Geomorphic heterogeneity
We performed an unsupervised remote sensing classification on a stack of data containing a 2022 Sentinel-2 imagery mosaic prepared in GEE, and normalized difference vegetation index (NDVI) and normalized difference moisture index (NDMI) rasters calculated from the Sentinel-2 mosaic in ArcGIS Pro. The Sentinel mosaic was prepared for the approximate growing season in Montana, USA, (June 1 to October 31) based on annual phenology activity curves (2018-2022) of the existence of leaves or needles on flowering plants. The unsupervised classification was completed on the floodplain extent of the Swan, delineated manually in ArcGIS Pro using the 10-m 3DEP DEM, hillshade prepared from the DEM, Sentinel-2 imagery, and ArcGIS Pro Imagery basemap as visual references.
Although the classification is unsupervised, the classes were intended to represent distinct types of habitats within the river corridor that blend geomorphic features and vegetation communities as observed in the field, including, but not limited to: active channels, secondary channels, accretionary bars, backswamps, natural levees, old-growth forest, wetlands, and beaver meadows. The ISO Cluster Unsupervised Classification ArcGIS Pro tool was used to perform the classification. Inputs to the tool were a maximum of 10 classes, a minimum class size of 20 pixels (tool default), and a sample interval of 10 pixels (tool default). The entire reach was classified once, and then clipped into individual 2-km segments. The classified Swan raster was brought into R for statistical analysis of heterogeneity metrics. Data were visualized using the tidyverse and terra packages. All heterogeneity metrics were calculated using the landscapemetrics package using the Queen’s case.
Statistical analyses
Statistical analyses were conducted in R. The data we collected span different time intervals, and we conduct our statistical analyses to match the temporal and spatial scales of data we have for each of our hypotheses. We used an alpha (probability of rejecting the null hypothesis when the null hypothesis is true) of 0.05 in all statistical analyses.

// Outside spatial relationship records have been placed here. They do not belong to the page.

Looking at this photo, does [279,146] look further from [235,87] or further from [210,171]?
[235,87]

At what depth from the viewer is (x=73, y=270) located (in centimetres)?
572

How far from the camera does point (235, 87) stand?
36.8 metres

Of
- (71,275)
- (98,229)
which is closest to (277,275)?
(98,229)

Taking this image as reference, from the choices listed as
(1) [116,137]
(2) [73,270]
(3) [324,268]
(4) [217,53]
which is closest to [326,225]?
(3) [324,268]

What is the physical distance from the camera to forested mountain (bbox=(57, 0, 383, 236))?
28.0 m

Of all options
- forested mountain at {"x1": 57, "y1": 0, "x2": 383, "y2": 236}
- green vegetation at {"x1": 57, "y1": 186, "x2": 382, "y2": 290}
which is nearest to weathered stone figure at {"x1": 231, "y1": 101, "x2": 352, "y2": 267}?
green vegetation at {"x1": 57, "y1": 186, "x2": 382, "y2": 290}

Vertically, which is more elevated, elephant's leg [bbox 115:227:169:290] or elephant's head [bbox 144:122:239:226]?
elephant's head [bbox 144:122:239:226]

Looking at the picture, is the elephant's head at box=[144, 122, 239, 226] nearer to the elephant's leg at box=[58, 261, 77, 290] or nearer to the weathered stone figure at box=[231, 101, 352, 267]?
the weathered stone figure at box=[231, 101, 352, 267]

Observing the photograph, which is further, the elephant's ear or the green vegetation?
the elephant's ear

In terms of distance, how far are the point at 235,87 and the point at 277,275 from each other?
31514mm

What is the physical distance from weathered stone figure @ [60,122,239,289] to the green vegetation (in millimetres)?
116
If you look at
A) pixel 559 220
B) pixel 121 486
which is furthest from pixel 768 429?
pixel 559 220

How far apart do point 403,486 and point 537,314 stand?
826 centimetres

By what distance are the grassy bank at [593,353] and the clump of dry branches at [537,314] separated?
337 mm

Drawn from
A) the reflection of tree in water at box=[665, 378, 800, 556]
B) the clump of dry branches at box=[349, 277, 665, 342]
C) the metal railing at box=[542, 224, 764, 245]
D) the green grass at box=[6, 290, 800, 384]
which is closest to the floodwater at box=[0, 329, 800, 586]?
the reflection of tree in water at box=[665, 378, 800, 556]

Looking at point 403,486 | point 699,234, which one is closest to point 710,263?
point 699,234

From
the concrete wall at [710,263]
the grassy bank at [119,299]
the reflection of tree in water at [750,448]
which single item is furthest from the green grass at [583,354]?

To understand the influence of time on our river corridor variables, we examined whether there was significant variation in the medians of river corridor variables between timesteps using a Kruskal-Wallis Rank Sum test. For any variable where there was a significant change between timesteps, we used a Dunn Test to determine exactly which groups were different. We also conducted the same exploratory statistical analysis to understand whether there was any significant variation in medians for each variable between segments.
To understand the predictors of channel dynamism (hypothesis i), we created mixed-effect models with total sinuosity or average channel migration as response variables and logjam distribution density, count, persistence, and flow as fixed effects and segment as a random effect. We performed an AICc model selection, corrected for small sample size to provide a relative indication of the quality of statistical model for our given set of data. We included segment as a random effect in our mixed effect models to account for any potential spatial autocorrelation between segments.
To address hypotheses i and ii, we calculated both Pearson (r) and Kendall (τ) correlation coefficients. Given our small sample, we report both r and τ values. All correlation coefficients were calculated using the cor.test() function in base R. Hypothesis iii was further addressed through mixed effect models and AICc model selection to determine whether proportion of beaver meadows, sticky sites, total sinuosity, channel migration, wood distribution density, or wood count are clear predictors of patch density as a spatial heterogeneity metric (response variable). We only used data from 2022 to keep a consistent timestep across all variables. We included segment as a random effect in our mixed effect models to account for any potential spatial autocorrelation between segments.